Google Glass augmented reality demo birthed in open-source library OpenGlass

A developer by the name of Brandyn White has created for Google Glass an augmented reality user interface that will one day be integrated as easy as any other Glassware. This means that while some so-called augmented reality apps created for Glass are still working outside Google's preferred Glass-friendly software environment, pushing forward with basic Android APKs, this solution aims for a real-deal Mirror API build.

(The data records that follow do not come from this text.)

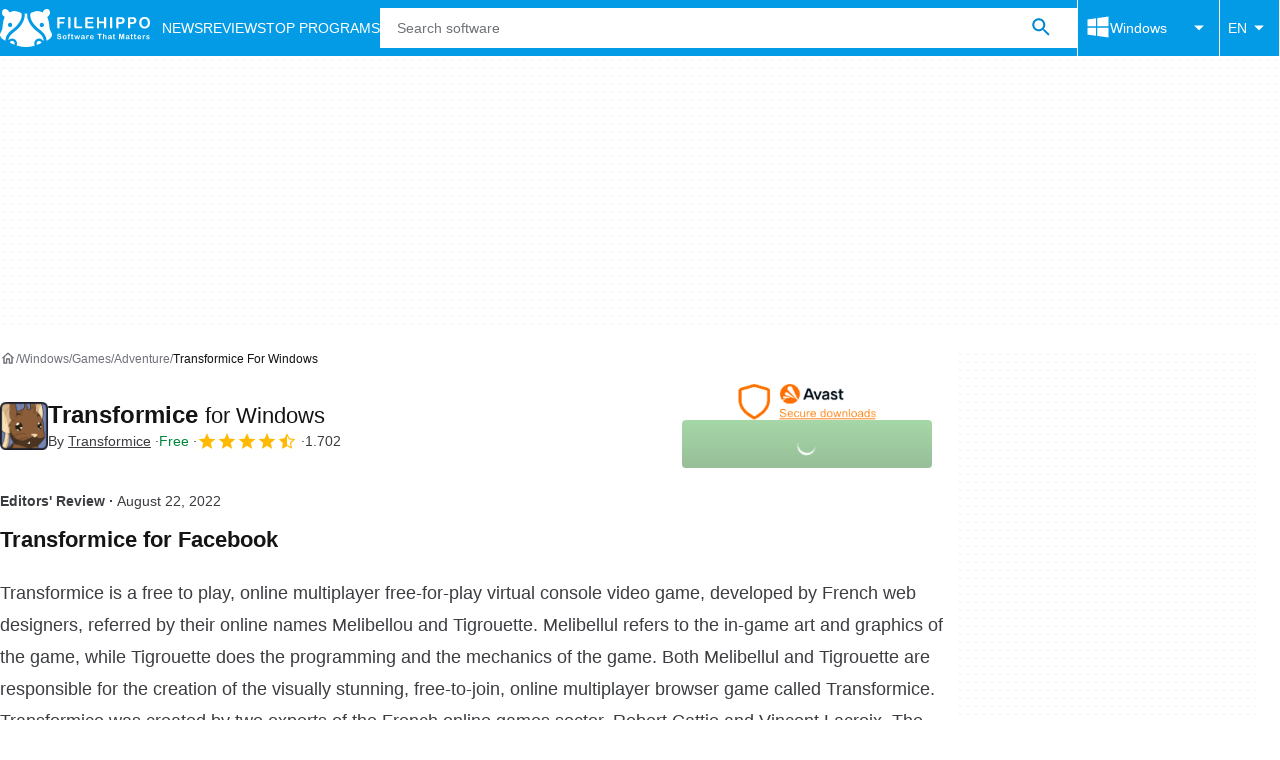

--- FILE ---
content_type: application/javascript; charset=utf-8
request_url: https://fundingchoicesmessages.google.com/f/AGSKWxUeodn-oI7dfAX6PK2kmJLdmtTuL83yxCaL7vE7slOYq0qSD68ogSciM5KHw-l1feVbtFoQh145Wy56q4atJu8j-x3E1qsyoUMUG16dqNPqrRX7wzdwr_iGu7yrwS_StjCIFiEGapjBmsF2Hw6YAofnVcbdQ_KMJvgXGs2nl1TWZVYDLO0x_LgwEFqW/_/adpop32.-ads-widget?/richoas./javascript/ads./view_banner.
body_size: -1288
content:
window['66c74597-a1b5-49f6-91c2-0140456b0dcb'] = true;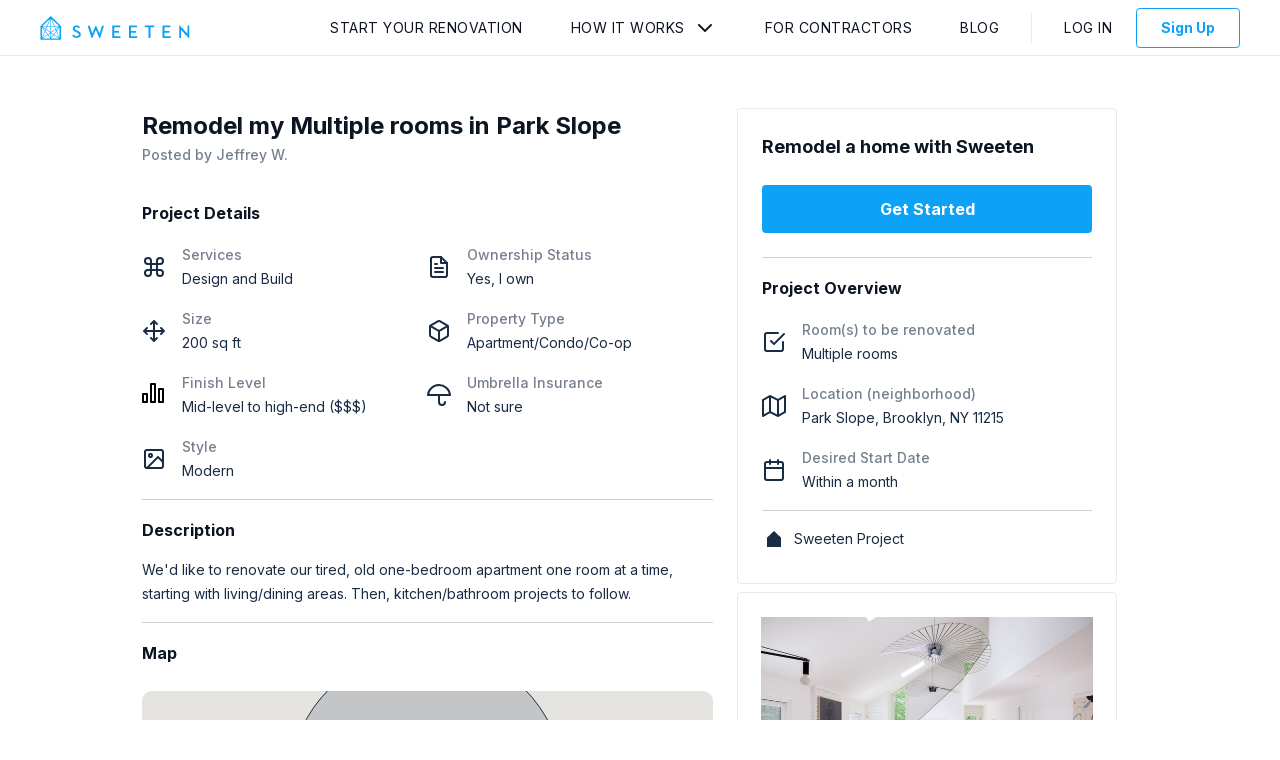

--- FILE ---
content_type: text/html; charset=utf-8
request_url: https://app.sweeten.com/home-remodeling-projects/new-york/brooklyn/11215/31009
body_size: 2195
content:
<!DOCTYPE html>
<html lang="en-us" prefix="og: http://ogp.me/ns#">
  <head prefix="website: http://ogp.me/ns/website#">
    <!-- CSS and Preloads -->
    <script>
//<![CDATA[

  window.dataLayer = window.dataLayer || [];

//]]>
</script>  <!-- Data Layer -->
  <script>
//<![CDATA[

    var user = {};
    var defaultProject = {};

      user = {
        type: 'guest',
        isImpersonated: false,
        isTest: false,
        visitToken: 'b0f0f132-4eea-4fea-8ae6-8dd0ef190604',
        visitorToken: '37a9c761-c24a-47fb-810f-97ff6be95ef2'
      }

    <!-- Set initial data layer for GTM -->
    dataLayer.push({
      user: user,
      project: defaultProject
    });

//]]>
</script>  <!-- End Data Layer -->

  <!-- Google Tag Manager -->
  <script>
//<![CDATA[

    (function(w,d,s,l,i){w[l]=w[l]||[];w[l].push({'gtm.start':
    new Date().getTime(),event:'gtm.js'});var f=d.getElementsByTagName(s)[0],
    j=d.createElement(s),dl=l!='dataLayer'?'&l='+l:'';j.async=true;j.src=
    'https://www.googletagmanager.com/gtm.js?id='+i+dl;f.parentNode.insertBefore(j,f);
    })(window,document,'script','dataLayer','GTM-5CF2QQ');

//]]>
</script>  <!-- End Google Tag Manager -->

<meta charset="utf-8"/>
<meta content="IE=edge" http-equiv="X-UA-Compatible"/>
<title>Home Remodeling Project Brooklyn - 31009 | Sweeten</title>
<meta name="viewport" content="width=device-width, initial-scale=1"/>
<meta name="description" content="Sweeten home remodeling project in New York Brooklyn, project #31009. Find contractors. No obligation. Post your remodeling project free."/>
<link href="https://fonts.googleapis.com/css2?family=Inter:wght@400;500;700&display=swap" rel="stylesheet">

    <link rel="canonical" href="https://app.sweeten.com/home-remodeling-projects/new-york/brooklyn/11215/31009" />



<!-- CSS / PRELOAD SCRIPTS-->
    <meta property="og:title" content="Home Remodeling Project Brooklyn - 31009 | Sweeten"/>
    <meta property="og:type" content="website"/>
    <meta property="og:image" content="https://app.sweeten.com/assets/default-explore-2320f21577a518be787b38c277c405bd251efe926ac5d32921f5d4f4c7a9dd72.jpg"/>
    <meta property="og:url" content="https://app.sweeten.com/home-remodeling-projects/new-york/brooklyn/11215/31009"/>
    <meta property="og:description" content="Sweeten home remodeling project in New York Brooklyn, project #31009. Find contractors. No obligation. Post your remodeling project free."/>
    <meta property="og:site_name" content="Sweeten"/>




<link href="https://app.sweeten.com/assets/sweeten-word-black-26ff22ab4c4c3354b787f94d1a49ba5f3ad9f66fbd08e3d0b6efaf56bd1ebe70.png" rel="preload" as="image" /><link href="//hello.myfonts.net/count/31573f" rel="preload" as="style" />

<link rel="stylesheet" media="screen" href="https://cdn.jsdelivr.net/npm/slick-carousel@1.8.1/slick/slick.min.css" /><link rel="stylesheet" media="screen" href="https://cdn.jsdelivr.net/npm/slick-carousel@1.8.1/slick/slick-theme.min.css" />
<link rel="stylesheet" media="all" href="/packs/css/guest-54ee2f2e.css" />
<meta name="csrf-param" content="authenticity_token" />
<meta name="csrf-token" content="PmpoqU/DLM/Ne3YESND2TUrtv9+nkrQ99U0nGVCYb9Sc7ALugsmJPFqE6MCGR7hbaVPsfGOJemdkOmh0mU4Rng==" />
<!-- ===============================  -->

    <!-- ===============================  -->
    
  </head>

  <body class="">
    <!-- Google Tag Manager (noscript) -->
  <noscript>
    <iframe
      src="https://www.googletagmanager.com/ns.html?id=GTM-5CF2QQ"
      height="0"
      width="0"
      style="display:none;visibility:hidden">
    </iframe>
  </noscript>
<!-- End Google Tag Manager (noscript) -->

    <!-- MAIN CONTENT -->
    <main>
      <!-- REACT CONTENT (including layout) -->
      <div id="main">
      </div>
      <!-- container data gets rendered here -->
      



<div id="page-data" data-page-name="ProjectShow" data-props="{&quot;adminProps&quot;:null,&quot;authToken&quot;:&quot;dQlqYsYkbUOR2tgCXLia4MKduKjiR6tOtAJ/SqlDln/XjwAlCy7IsAYlRsaSL9T24SPrCyZcZRQldTAnYJXoNQ==&quot;,&quot;canEditProject&quot;:null,&quot;coreAuthToken&quot;:null,&quot;env&quot;:&quot;production&quot;,&quot;isPreview&quot;:false,&quot;isCurrentExpProject&quot;:null,&quot;isCurrentRenProject&quot;:null,&quot;mixpanelMatchState&quot;:&quot;N/A&quot;,&quot;previewCtaProps&quot;:{&quot;authToken&quot;:&quot;T12+quE0RgW1AobCR6GNHrJ5iPDQb3HzOMz9yp7a12vt29TtLD7j9iL9GAaJNsMIkcfbUxR0v6mpu7KnVwypIQ==&quot;},&quot;projectId&quot;:31009,&quot;residentialFormId&quot;:&quot;classic&quot;,&quot;userIsCollaborator&quot;:null,&quot;userType&quot;:null,&quot;hubspotDealUrl&quot;:&quot;https://app.hubspot.com/contacts/6930101/deal/2776185997&quot;}"></div>

      <div id="layout-data" data="{&quot;authToken&quot;:&quot;GZeNrRWp0TXPgnUyDzwblTnjSPFbqpKgDefuuyJgxYO7Eefq2KN0xlh96/bBq1WDGl0bUp+xXPqckKHW67a7yQ==&quot;,&quot;companyName&quot;:&quot;&quot;,&quot;companyRole&quot;:&quot;&quot;,&quot;currentPage&quot;:&quot;Overview&quot;,&quot;isAdmin&quot;:null,&quot;profileImage&quot;:&quot;&quot;,&quot;showInbox&quot;:null,&quot;sweetenLogoPath&quot;:&quot;https://app.sweeten.com/&quot;,&quot;isImpersonating&quot;:false,&quot;userAlertsPath&quot;:null,&quot;userName&quot;:null,&quot;userType&quot;:null,&quot;defaultProjectId&quot;:null,&quot;isLoggedIn&quot;:false,&quot;companyInactive&quot;:null}"</div>
    </main>

    <!-- Anything that needs rendering outside of React -->
    
    <input type="hidden" name="authenticity_token" id="form-authenticity-token" value="8x1iLJidV+MEuaLBd48Vf33L2S+/6lJijK5v183UHO5RmwhrVZfyEJNGPAW5GFtpXnWKjHvxnDgd2SC6BAJipA==" autocomplete="off" />
  </body>

  <!-- JAVASCRIPT / THIRD PARTY SCRIPTS -->
    <script src="/assets/app_legacy/jquery_library-f82b3d432772d7050cf63917c12313c5cbfea57d758abd7853e488d9f2666ff9.js" debug="false"></script>
<script src="/packs/js/guest-b701bea0dec175d7b3b8.js"></script>

<script src="https://cdn.jsdelivr.net/npm/slick-carousel@1.8.1/slick/slick.min.js"></script>

  <script src="https://browser.sentry-cdn.com/5.4.0/bundle.min.js" crossorigin="anonymous"></script>

<script>
  Sentry.init({
    dsn: "https://e98adf6e61cf42d4bebd6fbf2bb624a9@sentry.io/1356057",
    environment: "production",
  });
</script>



  <!-- ===============================  -->
</html>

Mirror API is a software developer environment unveiled by Google earlier this year made for developers to easily create apps without Google's supported bounds.

As with Android, Google will be supporting Glass software that falls within a set of specifications. At the moment, to stay within this set – to stay within Google's Mirror API, that is – White has had to turn this app into a sort of photograph-then-display app as such. In the future it may be possible to display information in an augmented reality landscape in real-time.

At the moment you'll find Glass taking a photo first, then having it analyzed (as you would if you did a sort of Google Image Search), then having it sent back to the user with data embedded so they can compare to the original vision. It's hoped that in the future this will all be able to be done in near-real-time without the need for photographs and several-step processing.

The guide image above shows White's use of Picarus software for this process, too. This is an analysis system created by White and his colleague Andrew Miller who together create the group Dapper Vision, Inc. This system is made for large-scale visual analysis and both Computer Vision and Machine Learning web services. Picarus is used here to annotate the images fed back to the user once a photo is snapped.

The software included in this augmented reality precursor is included in what White and his colleagues have dubbed "OpenGlass". This software library known as OpenGlass is, of course, open-source, and can be accessed by any intrepid developer or Glass user hoping to get in on this futuristic build early.